Taquicardia paroxística y dolor torácico en urgencias.
Resumen
Un varón de 63 años consultó en el año 2009 al Servicio de Urgencias por dolor torácico. Presentaba historia de múltiples episodios de dolor torácico con inicio en 1992, a los 46 años de edad, motivo por el cual, en los últimos 17 años había consultado a los Servicios de Urgencias en numerosas ocasiones. El paciente describía episodios de dolor precordial opresivo y autolimitado, unas veces de esfuerzo y otras de reposo, estando ya asintomático a su llegada al hospital, donde el ECG, la radiografía de tórax y las analíticas habían sido normales en todas las ocasiones. El paciente fue remitido a cardiología y, a lo largo de estos años, se habían realizado diversos controles electrocardiográficos y una ecografía que resultaron normales, así como dos ergometrías en cinta móvil y dos spects de perfusión miocárdica esfuerzo/reposo que fueron negativos para una isquemia miocárdica. Por ello, algunos de los episodios de dolor torácico se habían etiquetado de cuadro de ansiedad y se había indicado tratamiento ansiolítico.

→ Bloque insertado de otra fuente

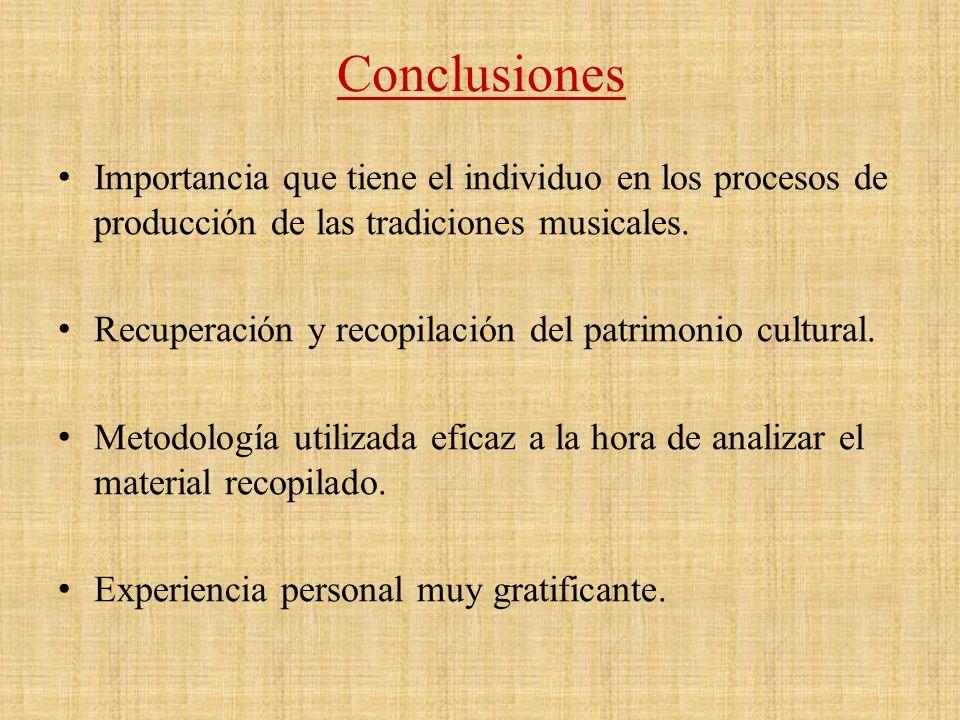 Conclusiones Importancia que tiene el individuo en los procesos de producción de las tradiciones musicales. Recuperación y recopilación del patrimonio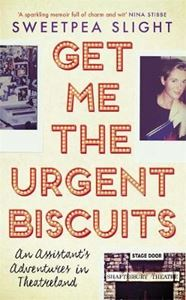 Picture of Get Me the Urgent Biscuits: An Assistant's Adventures in Theatreland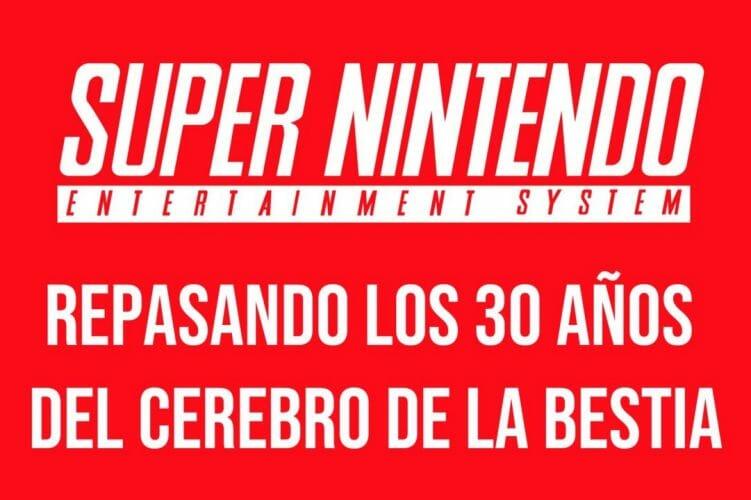 Repasando 30 años Cerebro Bestia cumpleaños Super Nintendo SNES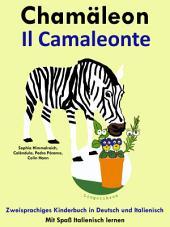 Chamäleon - Il Camaleonte:Zweisprachiges Kinderbuch in Deutsch und Italienisch.: Mit Spaß Italienisch lernen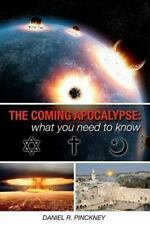 THE COMING APOCALYPSE: What You Need To Know: A detailed look at what Jewish,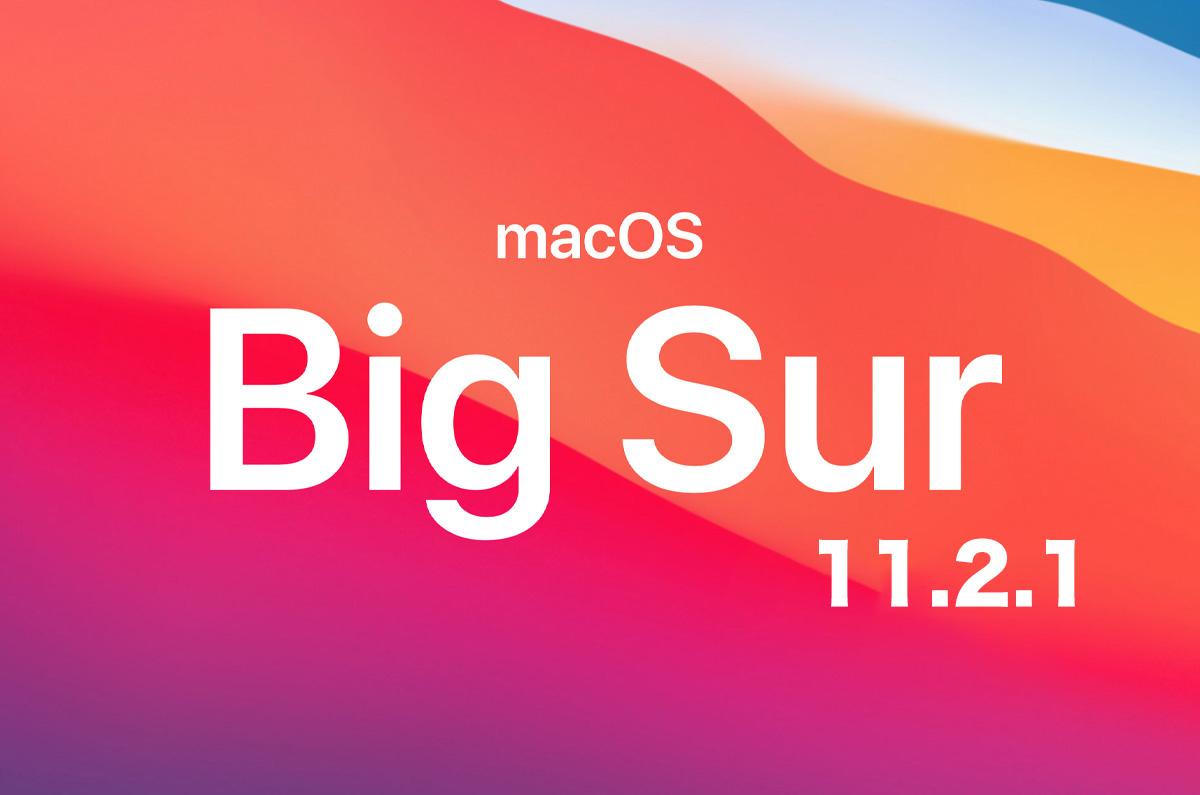 macOS Big Sur 11.2.1正式リリース「MacBook Proの充電に関するバグ修正」 (所要時間:41分)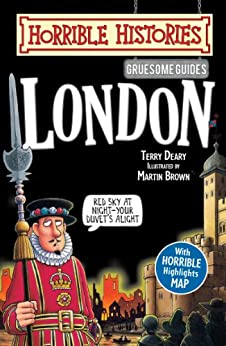 Horrible Histories Gruesome Guides: London by [Deary, Terry]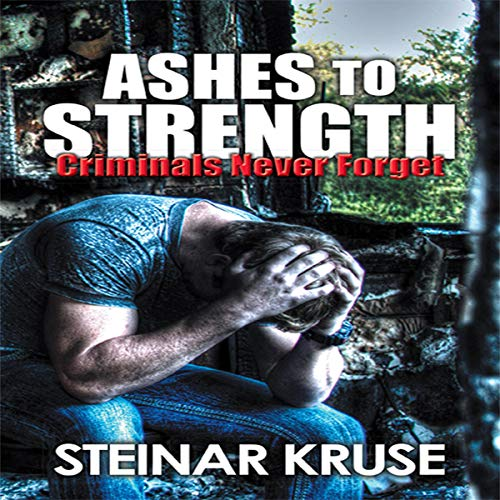 Ashes to Strength audiobook cover art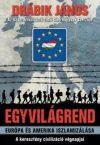 Egyvilágrend - Európa és Amerika iszlamizálása - A keresztény civilizáció végnapjai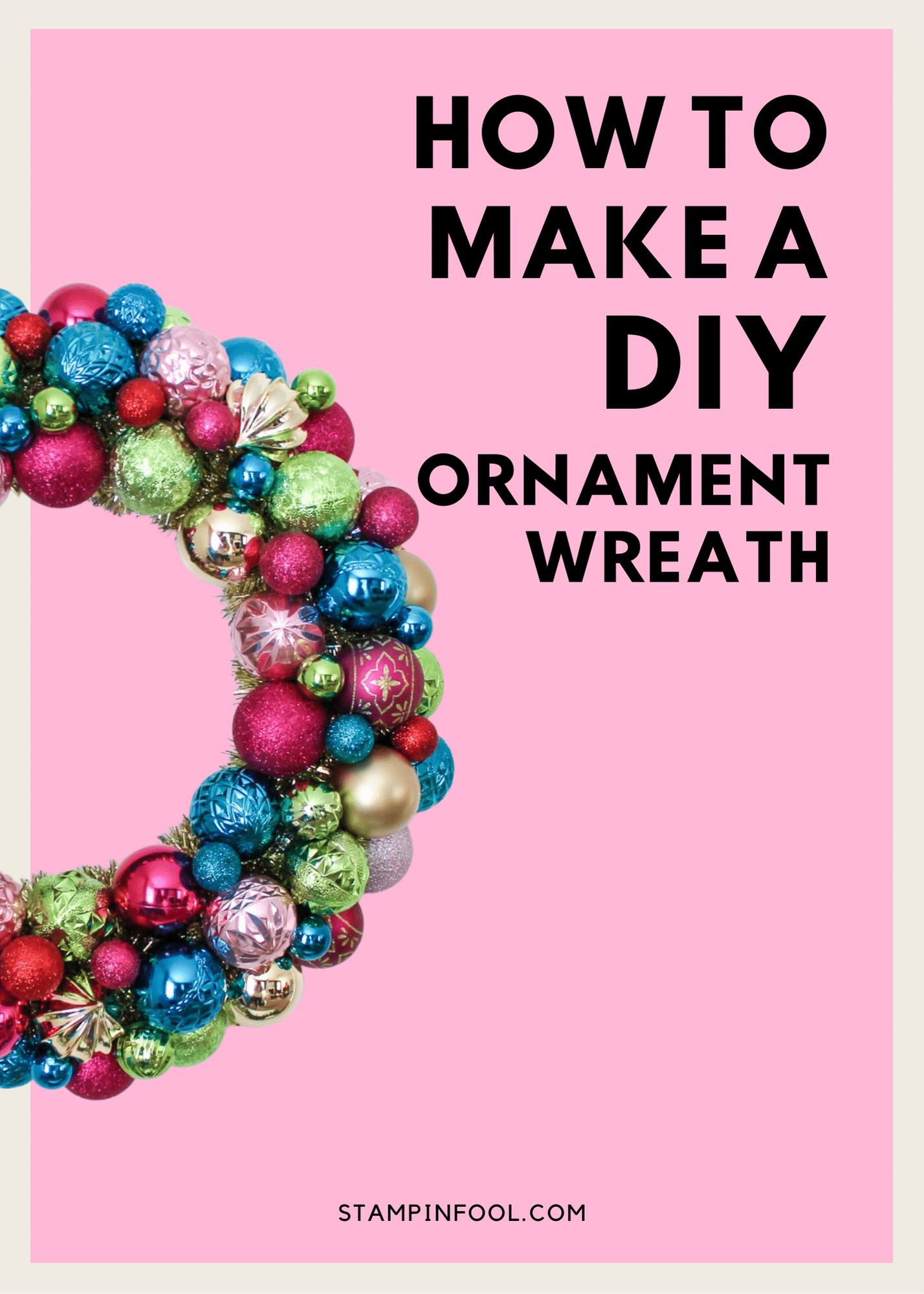 How to Make a Big, DIY Christmas Ornament Wreath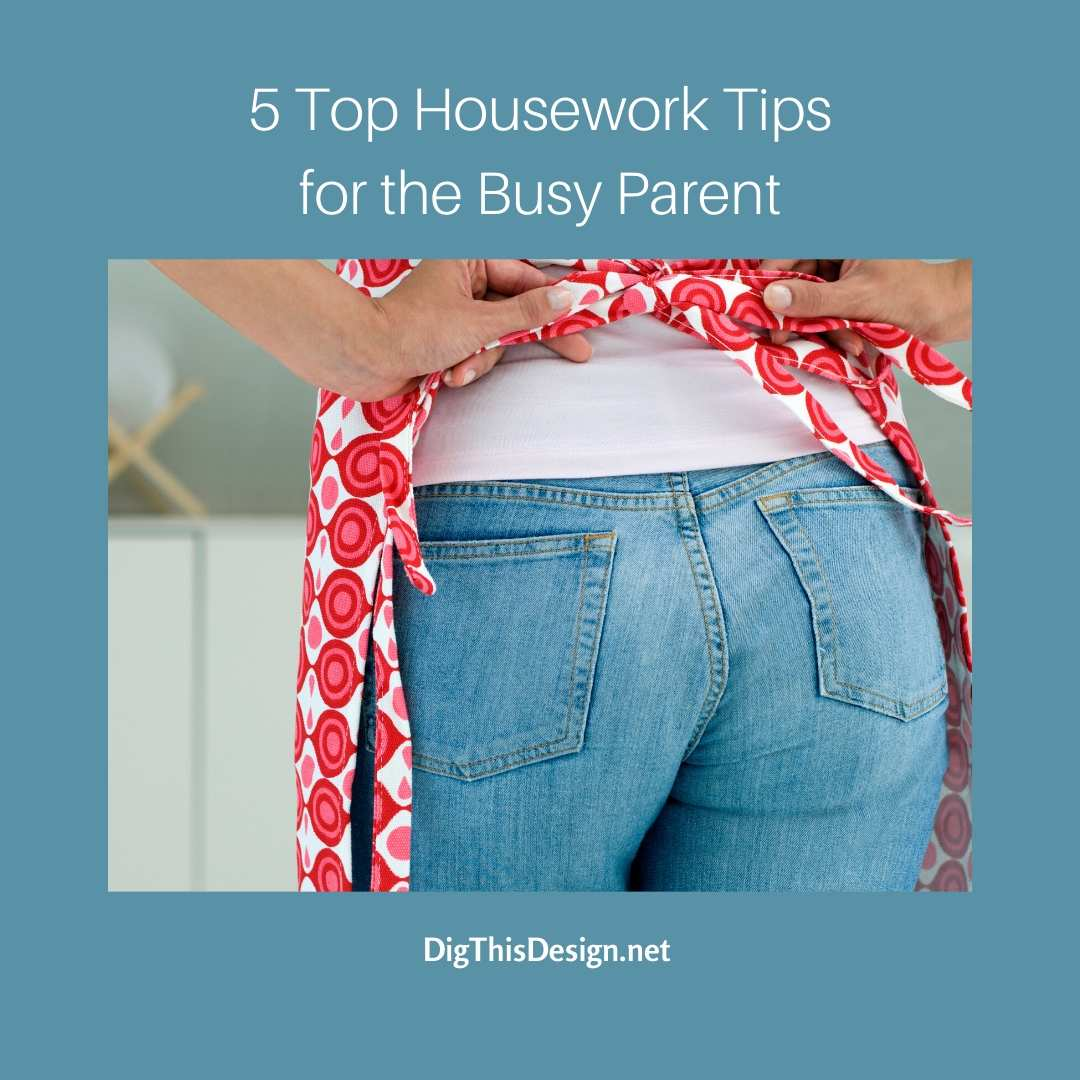 5 Housework Tips for the Busy Parent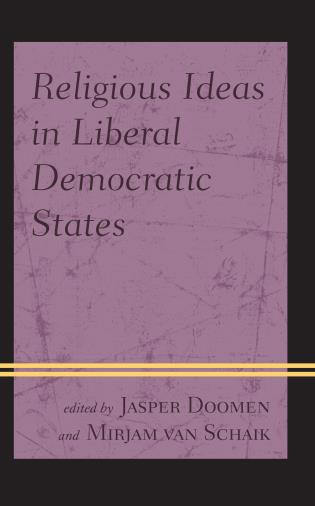 Cover image for the book Religious Ideas in Liberal Democratic States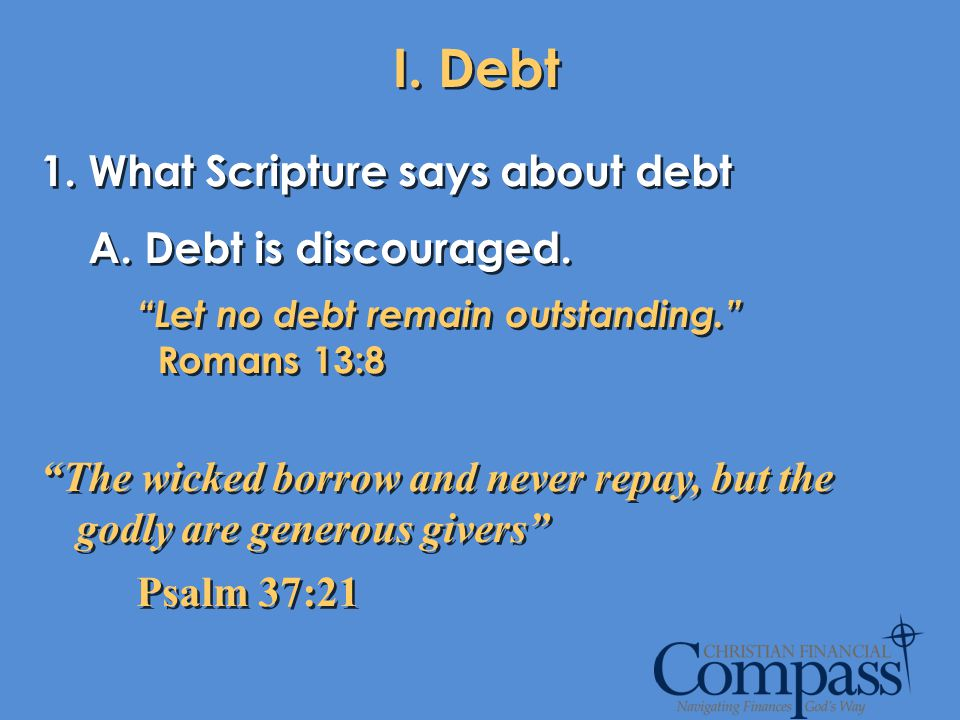 I. Debt 1. What Scripture says about debt Debt is discouraged.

En 2009, a los 63 años de edad, el paciente consultó de nuevo al Servicio de Urgencias por un episodio de dolor precordial opresivo y prolongado, estando esta vez sintomático a su llegada al hospital. El ECG, realizado durante el dolor, mostró una taquicardia regular a 210 lpm con QRS ancho tipo BRDHH y eje desviado a la derecha, onda P retrógrada y descenso difuso del segmento ST (Figura 1, A). La taquicardia cedió de forma súbita y espontánea, conllevando el cese del dolor. El ECG de control, en período sin dolor, mostró un ritmo sinusal normal (Figura 1, B). Posteriormente, en la analítica de control se detectó una discreta elevación transitoria de la troponina I. Con diagnóstico de taquicardia paroxística supraventricular (TPSV) con aberrancia de conducción, asociada a angor hemodinámico y elevación de marcadores de daño miocárdico, ingresó para estabilización y estudio en el hospital. El ecocardiograma y la ergometría diagnóstica fueron normales. Finalmente, en octubre de 2009, un estudio electrofisiológico confirmó la existencia de una vía accesoria parahisiana anteroseptal derecha, que fue tratada con ablación mediante radiofrecuencia, exitosa. Desde entonces, tras un seguimiento de 26 meses, el paciente lleva vida normal y persiste asintomático, siendo normales los ECG de control.
El dolor torácico constituye un motivo frecuente de consulta a los Servicios de Urgencias, motivando entre 5 y 20% de dichas consultas, según los hospitales1. Por este motivo, y dado que su etiología es múltiple y su gravedad muy variable, según la causa, resulta imprescindible su conocimiento por parte de los facultativos que habitualmente se enfrentan a este síntoma guía. En general, mediante una correcta anamnesis, exploración física, un ECG, una radiografía de tórax y una analítica que incluya marcadores de daño miocárdico, se pueden filiar la mayor parte de los dolores torácicos en Urgencias.
La TPSV es una de las etiologías infrecuentes del dolor torácico y puede ocasionar alteraciones de la repolarización ventricular en el ECG o, más raramente, elevación de los marcadores de daño miocárdico. Hay publicaciones indicando que dichas alteraciones electrocardiográficas de la repolarización, en el contexto de una TPSV, no necesariamente indican la existencia de una enfermedad coronaria significativa subyacente. Sin embargo, a menudo motiva la realización de estudios de imagen no invasivos (como la ergometría convencional e isotópica, entre otros) e incluso de una angiografía coronaria, para descartar la isquemia miocárdica. La TPSV puede alterar la fase 2 del potencial de acción ventricular y la activación retrógrada auricular el ST 2. Por eso, en el contexto de una TPSV, la angiografía coronaria debería reservarse sólo para aquellos pacientes que presentan factores de riesgo cardiovascular y clínica sugestiva de cardiopatía isquémica durante su actividad diaria y en ausencia de taquiarritmia 3,4.